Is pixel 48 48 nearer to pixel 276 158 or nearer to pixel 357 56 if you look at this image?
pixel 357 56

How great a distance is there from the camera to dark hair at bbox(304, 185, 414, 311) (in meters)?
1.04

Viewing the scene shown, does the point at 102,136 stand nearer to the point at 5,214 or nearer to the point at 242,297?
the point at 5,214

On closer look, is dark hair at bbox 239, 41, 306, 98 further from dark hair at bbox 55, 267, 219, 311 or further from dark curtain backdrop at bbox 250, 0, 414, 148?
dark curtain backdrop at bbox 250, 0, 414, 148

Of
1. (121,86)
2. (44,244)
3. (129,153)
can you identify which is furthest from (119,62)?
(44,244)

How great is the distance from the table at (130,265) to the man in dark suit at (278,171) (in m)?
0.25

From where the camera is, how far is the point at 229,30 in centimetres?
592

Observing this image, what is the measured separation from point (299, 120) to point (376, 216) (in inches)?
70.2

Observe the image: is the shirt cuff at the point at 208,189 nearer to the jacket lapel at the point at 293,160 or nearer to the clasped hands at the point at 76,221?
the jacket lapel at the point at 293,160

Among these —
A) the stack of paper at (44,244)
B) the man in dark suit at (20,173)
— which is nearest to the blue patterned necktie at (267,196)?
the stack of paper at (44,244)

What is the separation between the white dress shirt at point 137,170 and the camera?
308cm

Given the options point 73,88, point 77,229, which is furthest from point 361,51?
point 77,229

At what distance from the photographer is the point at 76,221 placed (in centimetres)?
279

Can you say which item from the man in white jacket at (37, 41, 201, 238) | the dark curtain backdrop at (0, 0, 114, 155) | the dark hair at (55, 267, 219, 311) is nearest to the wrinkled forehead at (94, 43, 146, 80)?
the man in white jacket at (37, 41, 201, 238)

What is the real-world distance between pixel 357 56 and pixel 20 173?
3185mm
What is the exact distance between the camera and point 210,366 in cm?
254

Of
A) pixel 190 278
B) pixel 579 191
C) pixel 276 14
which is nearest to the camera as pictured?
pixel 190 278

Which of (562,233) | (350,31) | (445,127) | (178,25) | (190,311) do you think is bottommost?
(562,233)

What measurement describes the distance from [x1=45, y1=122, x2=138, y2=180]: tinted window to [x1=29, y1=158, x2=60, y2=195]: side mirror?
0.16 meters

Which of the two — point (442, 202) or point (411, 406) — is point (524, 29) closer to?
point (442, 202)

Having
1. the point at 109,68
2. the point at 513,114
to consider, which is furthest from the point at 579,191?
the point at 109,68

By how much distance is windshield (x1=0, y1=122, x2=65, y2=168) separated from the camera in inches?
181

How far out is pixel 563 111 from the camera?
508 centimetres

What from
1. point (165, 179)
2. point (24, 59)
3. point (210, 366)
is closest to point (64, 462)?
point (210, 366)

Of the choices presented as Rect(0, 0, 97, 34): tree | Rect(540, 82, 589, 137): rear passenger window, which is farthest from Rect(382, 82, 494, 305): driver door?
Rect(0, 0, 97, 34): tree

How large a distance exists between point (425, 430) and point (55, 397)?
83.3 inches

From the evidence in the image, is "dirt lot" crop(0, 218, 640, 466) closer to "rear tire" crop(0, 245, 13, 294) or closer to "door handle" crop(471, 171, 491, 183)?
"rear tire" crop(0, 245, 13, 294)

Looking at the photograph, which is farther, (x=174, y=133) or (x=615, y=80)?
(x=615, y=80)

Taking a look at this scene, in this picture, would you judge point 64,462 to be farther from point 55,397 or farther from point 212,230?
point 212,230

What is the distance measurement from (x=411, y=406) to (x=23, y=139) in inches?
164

· · · · ·

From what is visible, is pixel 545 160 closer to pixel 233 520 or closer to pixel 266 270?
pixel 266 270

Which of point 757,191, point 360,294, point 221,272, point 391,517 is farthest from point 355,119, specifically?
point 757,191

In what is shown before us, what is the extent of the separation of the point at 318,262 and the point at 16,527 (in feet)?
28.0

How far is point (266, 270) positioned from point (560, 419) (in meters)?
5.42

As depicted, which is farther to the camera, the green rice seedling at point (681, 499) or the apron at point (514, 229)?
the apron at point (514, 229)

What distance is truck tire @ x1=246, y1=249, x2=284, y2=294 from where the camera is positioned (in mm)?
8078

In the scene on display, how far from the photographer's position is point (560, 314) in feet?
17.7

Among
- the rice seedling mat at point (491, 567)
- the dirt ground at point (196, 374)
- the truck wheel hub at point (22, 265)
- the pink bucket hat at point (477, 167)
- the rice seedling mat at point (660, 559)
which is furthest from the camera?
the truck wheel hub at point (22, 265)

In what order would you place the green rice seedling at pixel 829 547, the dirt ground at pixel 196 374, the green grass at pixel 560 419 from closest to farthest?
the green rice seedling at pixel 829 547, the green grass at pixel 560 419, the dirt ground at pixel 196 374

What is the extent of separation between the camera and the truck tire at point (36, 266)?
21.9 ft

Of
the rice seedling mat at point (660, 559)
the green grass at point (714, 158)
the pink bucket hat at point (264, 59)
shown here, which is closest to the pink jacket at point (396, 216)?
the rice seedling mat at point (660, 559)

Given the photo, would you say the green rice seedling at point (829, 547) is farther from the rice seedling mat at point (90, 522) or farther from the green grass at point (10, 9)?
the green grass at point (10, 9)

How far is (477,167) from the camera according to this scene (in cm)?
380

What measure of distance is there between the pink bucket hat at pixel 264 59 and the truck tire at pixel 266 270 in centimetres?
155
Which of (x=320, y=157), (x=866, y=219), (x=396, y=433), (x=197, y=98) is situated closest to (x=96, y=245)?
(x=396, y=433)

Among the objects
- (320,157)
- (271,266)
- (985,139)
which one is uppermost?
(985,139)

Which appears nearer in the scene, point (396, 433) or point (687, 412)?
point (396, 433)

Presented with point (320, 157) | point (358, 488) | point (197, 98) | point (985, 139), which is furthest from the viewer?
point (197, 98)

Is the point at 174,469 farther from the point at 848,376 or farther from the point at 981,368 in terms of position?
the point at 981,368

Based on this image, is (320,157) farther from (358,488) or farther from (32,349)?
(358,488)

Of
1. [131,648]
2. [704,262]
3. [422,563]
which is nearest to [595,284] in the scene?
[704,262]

· · · · ·

### What the task asks:
Which lines in the data above contain the word "shirt"? Pick out each of them and copy it in full.

### Answer for the task:
Observe the image: is the shirt cuff at the point at 208,189 nearer to the jacket lapel at the point at 293,160 or nearer to the clasped hands at the point at 76,221?
What is the separation between the white dress shirt at point 137,170 and the camera?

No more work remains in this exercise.